“到喜洲三十公里,来回就是六十公里,我觉得我们没问题的。”雪个小姐对今天的骑行很是期待。
  “我也觉得,反正我们慢慢骑,天黑前回来就对了。”
  喜洲镇,坐落在大理的西北部,东临洱海,西枕苍山,以其典型而原生态的白族建筑群文明,尚未被深度开发。以我和雪个小姐的体能和“寒酸”的骑车装备,想要把一周足足一百多公里的洱海骑行环下来是根本不现实的,于是就选择了沿着洱海,骑到洱海边上的白族小镇喜洲。
  踏出青旅,被阳光刺得有些睁不开眼。大理海拔不过2100米左右,可这阳光的刺眼与毒辣,完全可以与“日光之城”拉萨相提并论。
  青旅在苍山脚下,地势已然有些升高,站在巷子口的小坡,已经远远看见了远方一片海一般的蓝色,在阳光下如蓝宝石般静卧着。
  租了两辆带篮子的小自行车,可以放放水,还有随身带的小手提袋。
  去骑行环洱海前,来了一盘热腾腾,酸酸辣辣的炒饵丝。饵丝是云南当地的特色,由大米为原料制成,可口感却又与米线不同。和米线的弹爽滑溜相比,饵丝的口感更接近于面条,却又与面条韧劲有些差异。
  “今天是五一节,景区人多,要注意安全。”准备出发前,打开手机微信,看见老爸在微信群聊里“@”了我。
  “你都很久没骑自行车了,能骑得动嘛?”老妈还在问号后面加了一个“撇嘴”的表情。
  “放心啦!人其实不多的。”我说的是实话,虽然是五一长假期间,可正值旅游淡季的大理,真的没有想象中的人头攒动。
  也不知道从何时起,来云南这么远的地方,竟然都不必依靠爸妈。背上一个六十升的登山包,坐上两天两夜的硬座,没有详细的攻略计划。
  蹬上自行车,迎着五月天的蓝天与阳光,开好了手机导航,往洱海环海大道的方向上骑去。
  我们骑得并不快,一来是为了安全,二来我们坚持不赶路的原则,走到哪儿算哪儿,永远不会为了去一个大景点而疲于奔命然后白白忽略了路上的美丽。
  “你看!要不要停下来把车推上去拍照?”骑上大丽线也就是221省道后好一会,雪个小姐忽然指着路的左侧。

•••••

▶ **待解问题**: 按这篇游记的说法,喜洲镇东临什么,西枕什么?

已存数据集条目:

•••••

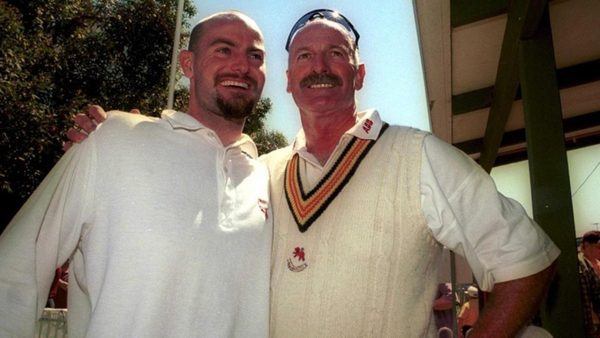 best-and-worst-parental-support-from-the-gunn-show-to-the-chanderpauls.Click to read full article.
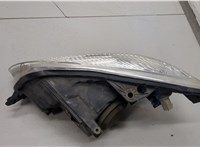  Фара (передняя) Skoda Fabia 2007-2014 21313693 #4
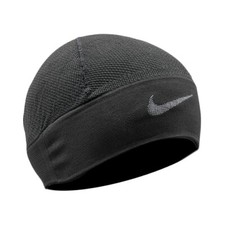 Nike Skull Knit Cap Beanie (FZ8526-010) Winter Sports Running Headwear Watch Cap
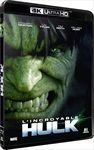 LIncroyable-Hulk-UHD-F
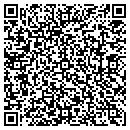 QR code with Kowalinski F Post No 4 contacts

•••••

▶ **任务结果**: 喜洲镇东临洱海,西枕苍山。